Among those who gathered outside of the courthouse for a morning vigil were representatives and advocates from the Building and Construction Trades Council of Greater New York, El Centro del Inmigrante, La Colmena (formerly Staten Island Community Job Center), Make the Road New York, National Day Laborer Organizing Network (NDLON), New Immigrant Community Empowerment (NICE), New Labor, New York Committee for Occupational Safety and Health (NYCOSH), Wind of the Spirit, Workers’ Justice Project (WJP) and Workplace Project.  

In a statement, Gary LaBarbera, President of the Building and Construction Trades Council of Greater New York, said:

“The Building Trades stand united in our resolve to ensure that the family of Carlos Moncayo receives justice. For far too long criminally negligent and reckless contractors have been merely slapped on the wrist with no real consequences. The Harco Construction trial has the opportunity to change all of that. Irresponsible contractors should be put on notice that they can no longer put profits ahead of the safety of workers and that they will be held liable for their actions.”

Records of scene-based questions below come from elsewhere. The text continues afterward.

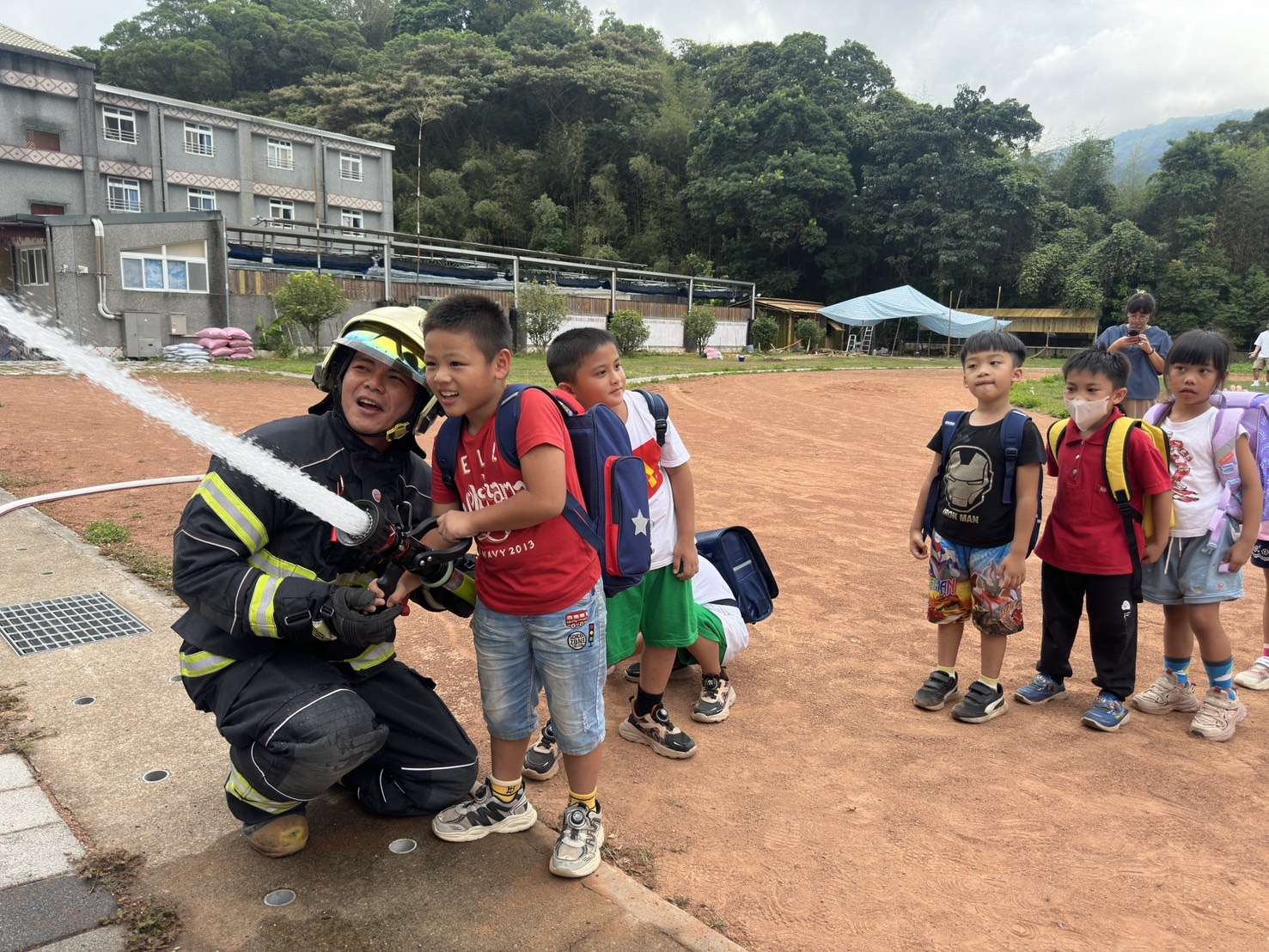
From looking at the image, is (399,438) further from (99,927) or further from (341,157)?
(341,157)

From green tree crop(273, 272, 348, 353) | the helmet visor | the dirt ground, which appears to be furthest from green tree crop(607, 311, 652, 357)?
the helmet visor

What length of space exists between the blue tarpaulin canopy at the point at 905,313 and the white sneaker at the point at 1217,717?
3480 cm

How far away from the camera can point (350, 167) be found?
39.2 metres

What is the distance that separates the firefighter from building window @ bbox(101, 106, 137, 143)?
37.5 m

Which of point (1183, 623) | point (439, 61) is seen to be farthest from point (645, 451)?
point (439, 61)

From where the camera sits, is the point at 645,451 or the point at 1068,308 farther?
the point at 1068,308

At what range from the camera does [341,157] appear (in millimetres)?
38625

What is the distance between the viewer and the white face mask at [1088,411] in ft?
12.6

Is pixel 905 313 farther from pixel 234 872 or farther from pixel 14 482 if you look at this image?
pixel 234 872

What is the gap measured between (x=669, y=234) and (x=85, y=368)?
51432mm

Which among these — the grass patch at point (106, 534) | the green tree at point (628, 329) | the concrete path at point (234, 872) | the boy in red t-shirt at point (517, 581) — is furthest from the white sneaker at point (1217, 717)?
the green tree at point (628, 329)

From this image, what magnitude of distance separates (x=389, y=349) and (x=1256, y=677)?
4.80 m

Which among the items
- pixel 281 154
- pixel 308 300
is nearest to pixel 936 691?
pixel 308 300

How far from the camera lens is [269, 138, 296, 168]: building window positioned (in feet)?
119
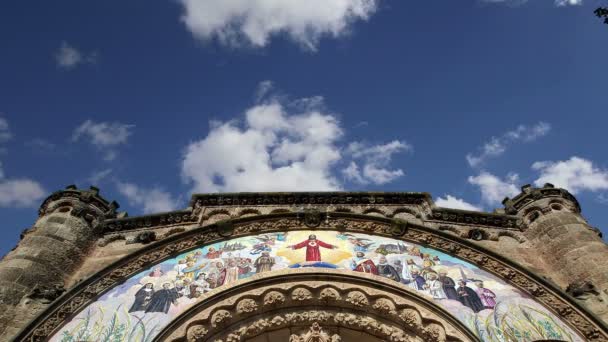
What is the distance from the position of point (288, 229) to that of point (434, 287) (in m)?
3.02

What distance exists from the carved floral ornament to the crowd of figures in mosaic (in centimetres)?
14

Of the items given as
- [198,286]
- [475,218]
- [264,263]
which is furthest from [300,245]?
[475,218]

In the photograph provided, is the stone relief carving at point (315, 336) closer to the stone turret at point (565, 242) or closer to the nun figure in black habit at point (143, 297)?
the nun figure in black habit at point (143, 297)

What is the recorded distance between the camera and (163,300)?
8.58m

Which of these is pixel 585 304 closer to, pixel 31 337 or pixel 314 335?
pixel 314 335

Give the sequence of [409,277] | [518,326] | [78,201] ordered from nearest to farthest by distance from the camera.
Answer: [518,326] < [409,277] < [78,201]

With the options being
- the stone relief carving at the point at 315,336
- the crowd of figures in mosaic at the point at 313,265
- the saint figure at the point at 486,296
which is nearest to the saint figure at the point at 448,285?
the crowd of figures in mosaic at the point at 313,265

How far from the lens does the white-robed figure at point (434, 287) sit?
8.60m

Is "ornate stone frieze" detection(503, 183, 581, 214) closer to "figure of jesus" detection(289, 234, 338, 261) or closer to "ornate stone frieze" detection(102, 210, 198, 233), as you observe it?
"figure of jesus" detection(289, 234, 338, 261)

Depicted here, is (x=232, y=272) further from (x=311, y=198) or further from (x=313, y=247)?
(x=311, y=198)

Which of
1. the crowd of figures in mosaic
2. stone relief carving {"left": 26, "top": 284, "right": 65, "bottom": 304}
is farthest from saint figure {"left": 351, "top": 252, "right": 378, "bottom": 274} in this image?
stone relief carving {"left": 26, "top": 284, "right": 65, "bottom": 304}

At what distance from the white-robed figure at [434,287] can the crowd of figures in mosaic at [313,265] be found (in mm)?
16

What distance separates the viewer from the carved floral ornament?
7.99m

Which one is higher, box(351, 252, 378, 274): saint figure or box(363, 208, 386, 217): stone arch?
box(363, 208, 386, 217): stone arch
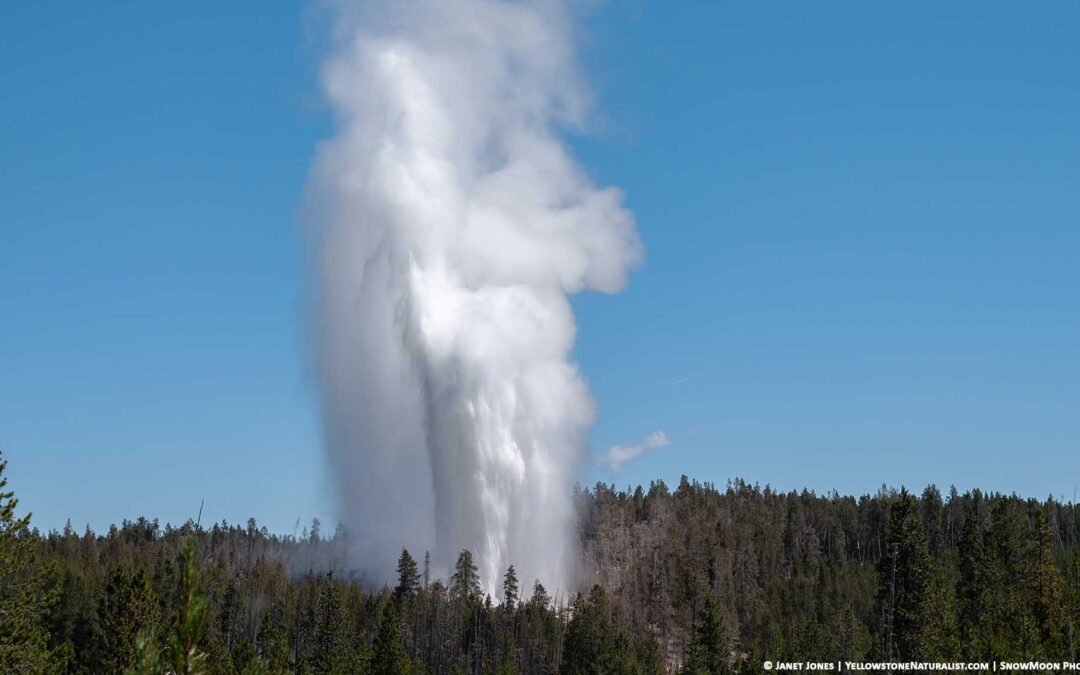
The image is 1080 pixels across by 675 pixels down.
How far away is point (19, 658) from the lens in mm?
37281

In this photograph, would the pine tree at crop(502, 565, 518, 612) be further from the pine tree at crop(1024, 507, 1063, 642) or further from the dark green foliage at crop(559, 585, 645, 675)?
the pine tree at crop(1024, 507, 1063, 642)

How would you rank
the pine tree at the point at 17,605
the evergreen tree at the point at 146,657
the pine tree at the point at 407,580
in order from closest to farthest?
the evergreen tree at the point at 146,657
the pine tree at the point at 17,605
the pine tree at the point at 407,580

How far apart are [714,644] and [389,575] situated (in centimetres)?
12373

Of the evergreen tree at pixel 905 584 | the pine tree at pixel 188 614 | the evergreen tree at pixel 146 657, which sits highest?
the evergreen tree at pixel 905 584

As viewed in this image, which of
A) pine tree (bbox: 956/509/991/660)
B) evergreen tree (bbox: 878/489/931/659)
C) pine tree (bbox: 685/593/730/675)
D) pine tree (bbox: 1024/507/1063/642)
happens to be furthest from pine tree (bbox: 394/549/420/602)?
Answer: evergreen tree (bbox: 878/489/931/659)

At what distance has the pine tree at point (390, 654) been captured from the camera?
86375mm

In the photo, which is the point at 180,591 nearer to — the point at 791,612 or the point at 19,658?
the point at 19,658

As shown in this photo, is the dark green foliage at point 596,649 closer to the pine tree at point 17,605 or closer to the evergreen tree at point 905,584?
the evergreen tree at point 905,584

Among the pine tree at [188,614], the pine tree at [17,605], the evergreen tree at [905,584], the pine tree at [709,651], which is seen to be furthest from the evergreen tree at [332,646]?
the pine tree at [188,614]

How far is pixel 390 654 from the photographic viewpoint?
86.9m

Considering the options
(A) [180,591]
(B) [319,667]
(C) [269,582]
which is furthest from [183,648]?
(C) [269,582]

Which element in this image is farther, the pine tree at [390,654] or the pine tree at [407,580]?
the pine tree at [407,580]

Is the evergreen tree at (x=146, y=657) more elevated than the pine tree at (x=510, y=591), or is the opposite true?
the pine tree at (x=510, y=591)

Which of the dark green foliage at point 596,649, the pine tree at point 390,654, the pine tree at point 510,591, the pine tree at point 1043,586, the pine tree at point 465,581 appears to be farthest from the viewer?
the pine tree at point 465,581
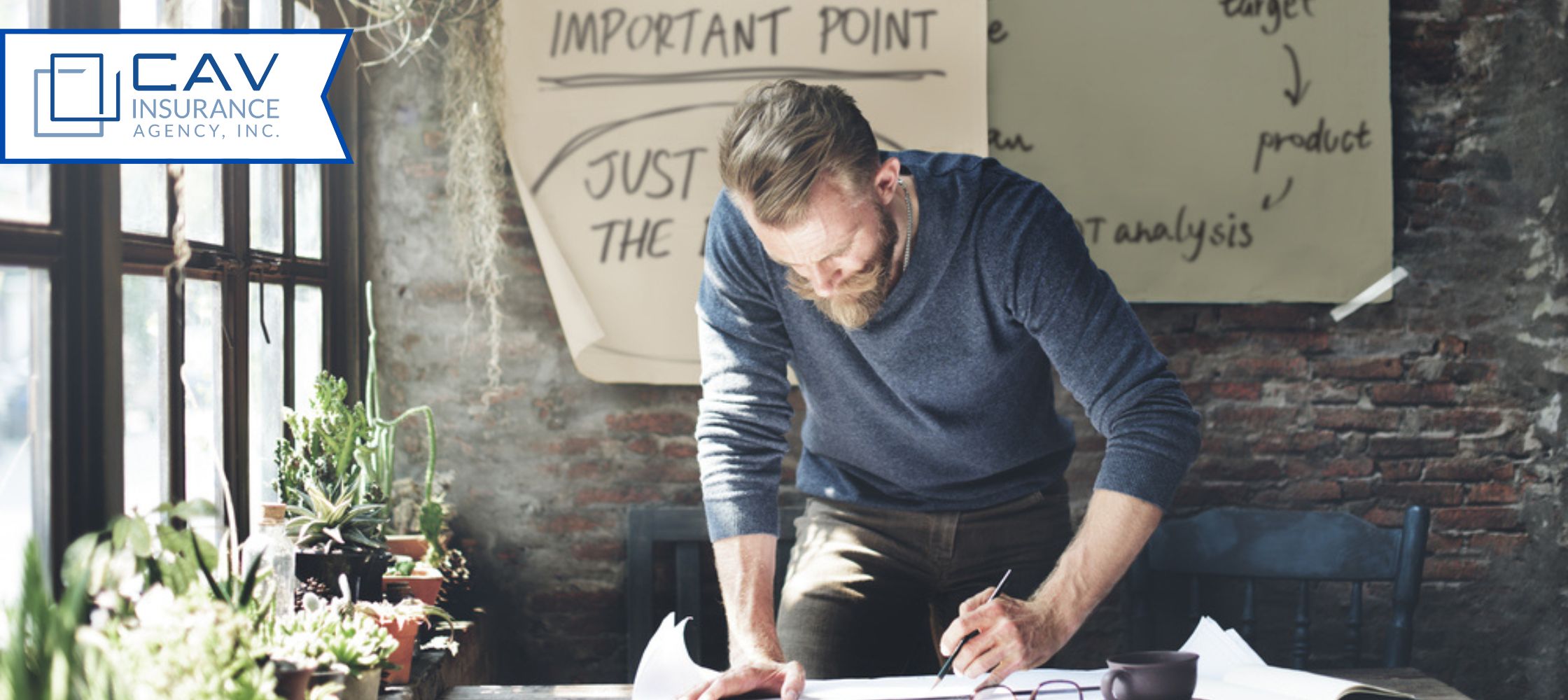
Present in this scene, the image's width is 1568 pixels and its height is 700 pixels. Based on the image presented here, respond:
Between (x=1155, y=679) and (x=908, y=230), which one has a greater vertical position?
(x=908, y=230)

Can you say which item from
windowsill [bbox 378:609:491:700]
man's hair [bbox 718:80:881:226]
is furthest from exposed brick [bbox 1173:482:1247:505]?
windowsill [bbox 378:609:491:700]

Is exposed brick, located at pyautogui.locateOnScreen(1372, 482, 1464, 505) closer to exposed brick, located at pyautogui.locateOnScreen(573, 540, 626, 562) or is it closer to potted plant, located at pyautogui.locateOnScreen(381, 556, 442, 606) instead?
exposed brick, located at pyautogui.locateOnScreen(573, 540, 626, 562)

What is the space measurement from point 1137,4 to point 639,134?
3.82 feet

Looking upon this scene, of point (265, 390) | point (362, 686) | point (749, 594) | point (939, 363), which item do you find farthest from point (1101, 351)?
point (265, 390)

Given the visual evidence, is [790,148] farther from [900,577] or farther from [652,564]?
[652,564]

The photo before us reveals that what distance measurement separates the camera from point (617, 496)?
275 centimetres

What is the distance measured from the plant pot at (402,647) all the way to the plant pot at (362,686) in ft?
1.15

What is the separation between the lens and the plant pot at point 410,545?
97.0 inches

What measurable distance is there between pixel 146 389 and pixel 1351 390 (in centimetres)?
248

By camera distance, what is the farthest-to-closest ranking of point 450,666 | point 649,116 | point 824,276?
point 649,116
point 450,666
point 824,276

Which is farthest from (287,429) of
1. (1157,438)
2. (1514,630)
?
(1514,630)

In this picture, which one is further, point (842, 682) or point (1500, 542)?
point (1500, 542)

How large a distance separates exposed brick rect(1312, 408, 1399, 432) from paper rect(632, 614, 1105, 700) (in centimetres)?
143

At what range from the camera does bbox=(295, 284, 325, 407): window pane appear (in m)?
2.39
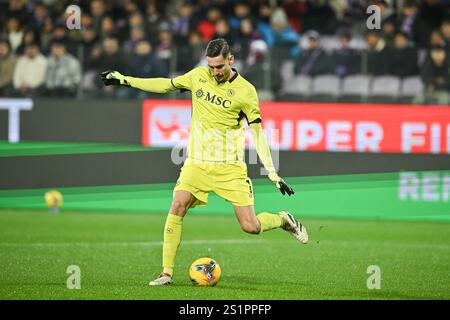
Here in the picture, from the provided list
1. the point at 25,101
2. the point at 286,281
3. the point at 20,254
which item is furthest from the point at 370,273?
the point at 25,101

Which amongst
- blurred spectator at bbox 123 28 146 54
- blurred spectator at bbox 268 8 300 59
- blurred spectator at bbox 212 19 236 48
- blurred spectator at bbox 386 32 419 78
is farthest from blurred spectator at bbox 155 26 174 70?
blurred spectator at bbox 386 32 419 78

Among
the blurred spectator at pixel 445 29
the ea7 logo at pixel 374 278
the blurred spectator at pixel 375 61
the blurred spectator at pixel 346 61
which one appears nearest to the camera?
the ea7 logo at pixel 374 278

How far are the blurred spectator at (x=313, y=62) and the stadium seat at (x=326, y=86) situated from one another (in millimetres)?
112

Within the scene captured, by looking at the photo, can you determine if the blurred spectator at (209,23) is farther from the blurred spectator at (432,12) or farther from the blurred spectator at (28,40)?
the blurred spectator at (432,12)

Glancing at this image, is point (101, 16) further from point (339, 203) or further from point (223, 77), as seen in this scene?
point (223, 77)

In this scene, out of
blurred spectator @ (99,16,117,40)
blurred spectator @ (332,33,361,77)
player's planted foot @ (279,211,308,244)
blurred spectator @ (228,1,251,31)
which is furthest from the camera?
blurred spectator @ (99,16,117,40)

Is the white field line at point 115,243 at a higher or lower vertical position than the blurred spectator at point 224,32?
lower

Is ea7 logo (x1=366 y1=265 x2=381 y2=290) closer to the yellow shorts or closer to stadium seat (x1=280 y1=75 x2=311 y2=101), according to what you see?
the yellow shorts

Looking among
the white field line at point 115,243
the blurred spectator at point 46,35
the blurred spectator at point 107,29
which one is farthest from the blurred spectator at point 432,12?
the blurred spectator at point 46,35

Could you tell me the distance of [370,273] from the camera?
448 inches

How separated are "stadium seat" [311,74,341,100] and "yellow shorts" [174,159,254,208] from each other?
7349mm

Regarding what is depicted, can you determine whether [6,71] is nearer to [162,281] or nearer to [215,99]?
[215,99]

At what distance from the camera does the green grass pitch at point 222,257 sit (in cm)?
991

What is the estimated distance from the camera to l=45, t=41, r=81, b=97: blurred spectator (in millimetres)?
18797
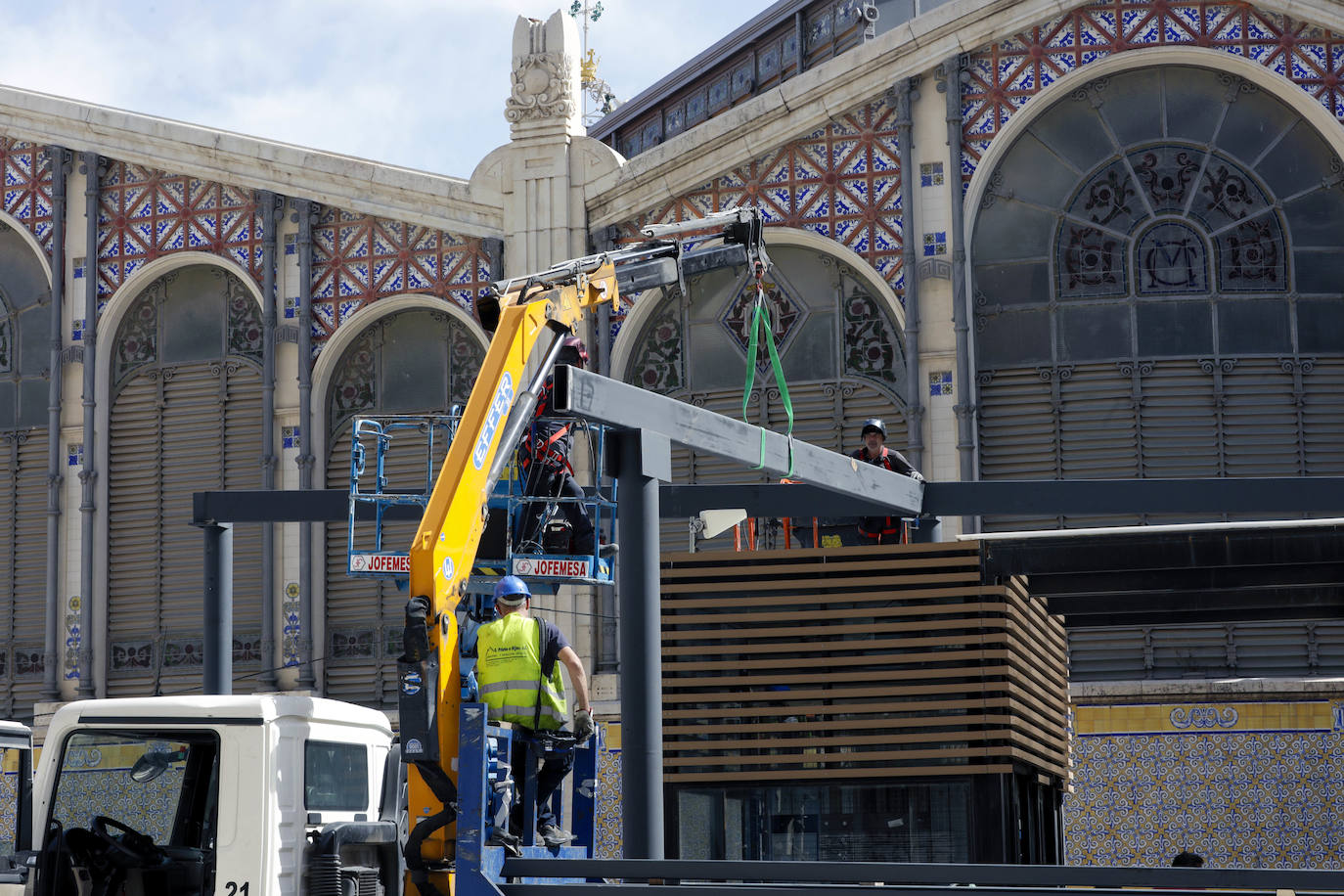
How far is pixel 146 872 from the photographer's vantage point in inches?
341

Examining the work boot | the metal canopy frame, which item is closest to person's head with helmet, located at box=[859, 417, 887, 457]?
the metal canopy frame

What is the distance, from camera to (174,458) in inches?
888

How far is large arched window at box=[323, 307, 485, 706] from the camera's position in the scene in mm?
21484

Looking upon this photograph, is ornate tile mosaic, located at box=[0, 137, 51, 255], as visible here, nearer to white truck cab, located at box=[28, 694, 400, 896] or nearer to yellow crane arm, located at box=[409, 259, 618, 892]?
yellow crane arm, located at box=[409, 259, 618, 892]

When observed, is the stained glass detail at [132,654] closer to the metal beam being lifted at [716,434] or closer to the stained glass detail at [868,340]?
the stained glass detail at [868,340]

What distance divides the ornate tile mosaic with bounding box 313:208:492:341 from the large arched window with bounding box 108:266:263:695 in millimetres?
1208

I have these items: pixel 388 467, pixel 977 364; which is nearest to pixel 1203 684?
pixel 977 364

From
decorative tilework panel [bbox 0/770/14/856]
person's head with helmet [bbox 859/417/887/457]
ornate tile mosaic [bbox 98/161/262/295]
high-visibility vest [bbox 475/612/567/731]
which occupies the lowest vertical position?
decorative tilework panel [bbox 0/770/14/856]

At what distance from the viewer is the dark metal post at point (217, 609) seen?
50.5 ft

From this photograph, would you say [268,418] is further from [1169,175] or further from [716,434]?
[716,434]

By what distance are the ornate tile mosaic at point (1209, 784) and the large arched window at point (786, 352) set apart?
4.20 metres

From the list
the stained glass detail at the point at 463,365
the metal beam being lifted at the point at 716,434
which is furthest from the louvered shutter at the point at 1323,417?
the stained glass detail at the point at 463,365

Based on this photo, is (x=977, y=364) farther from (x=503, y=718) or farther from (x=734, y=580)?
(x=503, y=718)

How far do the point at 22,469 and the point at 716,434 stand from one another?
15656 mm
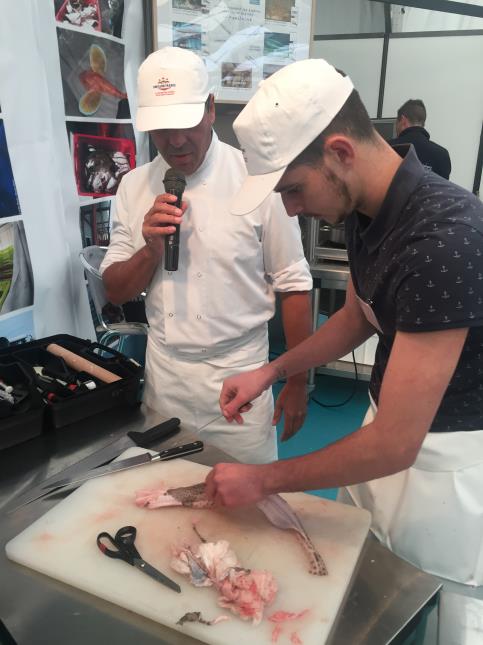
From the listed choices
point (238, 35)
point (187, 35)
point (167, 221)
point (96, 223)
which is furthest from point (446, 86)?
point (167, 221)

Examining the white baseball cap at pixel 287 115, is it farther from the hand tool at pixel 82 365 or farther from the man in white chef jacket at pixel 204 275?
the hand tool at pixel 82 365

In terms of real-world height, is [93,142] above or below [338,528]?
above

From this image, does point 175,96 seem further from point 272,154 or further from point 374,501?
point 374,501

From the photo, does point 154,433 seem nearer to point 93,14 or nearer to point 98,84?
point 98,84

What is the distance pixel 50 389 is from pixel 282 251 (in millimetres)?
695

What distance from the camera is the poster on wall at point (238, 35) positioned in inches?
84.7

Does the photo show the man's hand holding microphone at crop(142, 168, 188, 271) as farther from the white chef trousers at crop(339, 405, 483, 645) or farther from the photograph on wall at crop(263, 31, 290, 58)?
the photograph on wall at crop(263, 31, 290, 58)

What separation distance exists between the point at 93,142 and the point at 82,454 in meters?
1.26

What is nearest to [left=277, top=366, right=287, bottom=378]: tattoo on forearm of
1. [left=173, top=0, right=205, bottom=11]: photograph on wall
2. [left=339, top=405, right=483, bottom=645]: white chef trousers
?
[left=339, top=405, right=483, bottom=645]: white chef trousers

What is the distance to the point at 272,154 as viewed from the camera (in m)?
0.78

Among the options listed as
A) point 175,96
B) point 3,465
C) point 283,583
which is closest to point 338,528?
point 283,583

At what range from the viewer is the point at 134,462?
1.01 meters

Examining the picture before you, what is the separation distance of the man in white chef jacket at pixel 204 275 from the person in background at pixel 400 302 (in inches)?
17.6

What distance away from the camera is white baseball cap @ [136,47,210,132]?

Gonzalo Mercado of the group La Colmena added:

“We continue to stand up for Carlos Moncayo and all the workers that have lost their lives trying to put food on the table. We cannot allow one more preventable death and this trial should send a clear message to all unscrupulous employers to stop cutting corners and protect the lives of their workers. We also look forward to work with lawmakers to strengthen and create legislation to enhance worker protections on health and safety.”

The possible conviction in the Moncayo case follows the decision by Brooklyn District Attorney Ken Thompson to seek manslaughter charges against a Bensonhurst business owner who forced his workers into unsafe conditions that resulted in a six-story fatal fall for one of his workers.  That owner, Salvatore Schirripa, could face up to 15 years in prison.

New York City has seen a wave of workplace fatalities coincide with its construction boom. In 2015, 17 workers died on unsafe construction sites. 5 more lives have been lost in 2016.  As Charlene Obernauer, executive director of NYCOSH, notes:

“The lives of construction workers, like Carlos Moncayo, who are building New York every day, should never be sacrificed for the sake of ever higher profits. Harco Construction must be convicted to show all contractors that they are criminally responsible when workers die because of their disregard for workers lives.”